| QUOTED PASSAGE |

┌──

Aritana's tribe is one of those rare cases. Now, 12 houses form a traditional circle in his village around a central dirt area about the size of two soccer fields, hard and dusty during this dry season.

Built with long boughs of bent wood and straw on the outside and reaching as high as three-story houses, the mound-shaped huts look like stranded whales. The Yawalapiti spend most of their time in or near the huts if they are not fishing or collecting manioc, a potato-like vegetable.

It was the arrival in the 1940s of Brazil's best-known Indian experts, the brothers Villas Boas, to this area in the heart of Latin America's biggest country that started the recovery of the Yawalapiti tribe.

The Villas Boas' main achievement for the Indians - winning them a Nobel Peace Prize nomination - was the creation in the early 1960s of the Xingu Indigenous Park, giving some 17 tribes the rights to their ancestral lands. The park, of about 5.7 million acres (2.3 million hectares), is slightly smaller than Belgium.

In this oasis of tropical forests interspersed with short, stubby savanna trees, grasslands, rivers, lakes and marshes the Yawalapiti live along with the other tribes that today total an estimated 4,000 people. In the park jaguars prowl, abundant fish splash in the rivers and rare Lear's macaws flutter around the huts.

Aritana, his robust build hinting at his past as an unbeaten champion of his people's Huka Huka wrestling jousts, says the Villas Boas arrived by river and found the Kalapalo, another Xingu tribe.

YAWALAPITI KNOWN IN 'WHITE MAN'S BOOK'

"I don't know how Orlando (Villas Boas) knew the Yawalapiti, but I think the name Yawalapiti was in the white man's book," says Aritana.

Word of Villas Boas' arrival spread to another Xingu tribe, the Kuikuru, with whom Aritana's father Kanato was living. Villas Boas eventually found Kanato and set off to rebuild his tribe, which had abandoned its village and dispersed to live with other tribes some years earlier for unknown reasons.

One of the tribes' elders remembered the Yawalapiti village used to be in a forest clearing near the Tuatuari River.

"And then, when the rest of the Yawalapiti knew that my father was here with the white man, one by one they came," says Aritana. "They started to build the village, plant manioc."

Around that time Aritana was born.

In a rare interview, the surviving Villas Boas brother Orlando, now in his late 80s, recalls that Aritana "was born looking like a chief."

"He is a formidable Indian," says Villas Boas, who spent a lot of time with the young Aritana when he lived in the Xingu.

Aritana would need those qualities as his growing tribe faced greater challenges as the white man opened Brazil's central frontier, bringing farms, illegal logging, forest fires and illnesses the Indians had not faced before.

Seen from the air, cattle farms have gouged massive pockets of forest and encroach on the Xingu reserve from all sides.

With that came the inevitable attractions of and clashes with the culture of the white man. That has been Aritana's real struggle since he was named chief in 1986.

"I visited many relatives from other tribes, outside the Xingu, and I see there that they no longer have their cultures," says Aritana, who has two wives and nine children and underwent a tough traditional upbringing to prepare him for leadership. "The white man dominated everything, ended those cultures. That is my fight, we must not forget our history."

└──

| INFORMATION SHOWN |
┌──

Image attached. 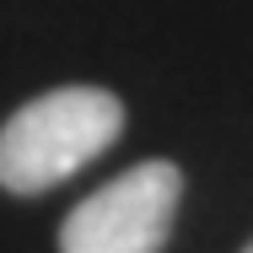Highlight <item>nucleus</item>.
I'll return each instance as SVG.
<instances>
[{"label": "nucleus", "mask_w": 253, "mask_h": 253, "mask_svg": "<svg viewBox=\"0 0 253 253\" xmlns=\"http://www.w3.org/2000/svg\"><path fill=\"white\" fill-rule=\"evenodd\" d=\"M243 253H253V243H248V248H243Z\"/></svg>", "instance_id": "3"}, {"label": "nucleus", "mask_w": 253, "mask_h": 253, "mask_svg": "<svg viewBox=\"0 0 253 253\" xmlns=\"http://www.w3.org/2000/svg\"><path fill=\"white\" fill-rule=\"evenodd\" d=\"M124 129V102L102 86H59L0 124V189L43 194L81 172Z\"/></svg>", "instance_id": "1"}, {"label": "nucleus", "mask_w": 253, "mask_h": 253, "mask_svg": "<svg viewBox=\"0 0 253 253\" xmlns=\"http://www.w3.org/2000/svg\"><path fill=\"white\" fill-rule=\"evenodd\" d=\"M183 200V172L151 156L102 183L59 226V253H162Z\"/></svg>", "instance_id": "2"}]
</instances>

└──

| WHAT TO PRODUCE |
According to the passage about the Yawalapiti, in what year was Aritana named chief? The records are separate from the passage about the Yawalapiti.

| TASK SOLUTION |
1986